Digital Island Inc has agreed to merge with content delivery network company Sandpiper Networks Inc. The deal shakes up the content delivery and hosting markets, two of the big growth areas of 1999. It’s only a few weeks since Digital Island announced its TraceWare intelligent network service, able to identify the country of origin of any network user. Add that to Sandpiper’s Footprint distributed caching service and you get a combination executives hope will be an unmatched platform for global e- business applications. When the merger is complete, the combined network will include 1,200 enterprise-class servers in 21 countries with five regional data centers. It should be able to handle web-based marketing, sales, fulfillment and support worldwide. Integration shouldn’t be too onerous a chore: both companies run Inktomi caching and mirroring software on Sun Microsystems hardware with streaming media from Microsoft and RealNetworks and publishing and content management courtesy of Vignette.
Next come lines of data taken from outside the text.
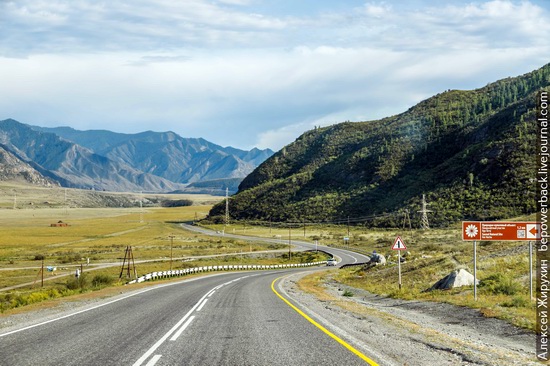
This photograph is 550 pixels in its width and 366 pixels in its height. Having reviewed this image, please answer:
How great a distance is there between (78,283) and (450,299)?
1092 inches

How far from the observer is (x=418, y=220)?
10225cm

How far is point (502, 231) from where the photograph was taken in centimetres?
1884

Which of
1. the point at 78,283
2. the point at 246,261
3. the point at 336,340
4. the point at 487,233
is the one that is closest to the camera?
the point at 336,340

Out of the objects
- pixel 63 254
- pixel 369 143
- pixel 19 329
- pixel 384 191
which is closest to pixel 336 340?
pixel 19 329

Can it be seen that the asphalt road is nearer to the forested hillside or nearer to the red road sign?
the red road sign

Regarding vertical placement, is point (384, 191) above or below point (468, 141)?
below

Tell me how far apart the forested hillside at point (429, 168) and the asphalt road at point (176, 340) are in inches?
3124

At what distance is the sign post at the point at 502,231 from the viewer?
18141mm

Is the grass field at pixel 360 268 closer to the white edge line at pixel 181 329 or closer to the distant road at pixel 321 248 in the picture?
the distant road at pixel 321 248

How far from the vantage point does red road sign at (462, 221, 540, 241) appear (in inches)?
714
Even better, executives report that there’s very little overlap between the two customer pools, meaning that cross-selling opportunities abound. Sandpiper CEO Leo Spiegel estimated the market opportunity for the combined companies at $10 to $20bn. Sandpiper’s shareholders will receive 1.07 shares of Digital Island for each share, warrant or option in Sandpiper. When the merger was announced, this came to about $630m, but Digital Island’s shares soared on the news and by close of trade, Sandpiper was worth a billion on paper, with Digital Island valued at over $2bn. Ruann Ernst, president and CEO of Digital Island, will be the CEO of the combined company, with Spiegel becoming the president. The combined company will be headquartered in San Francisco.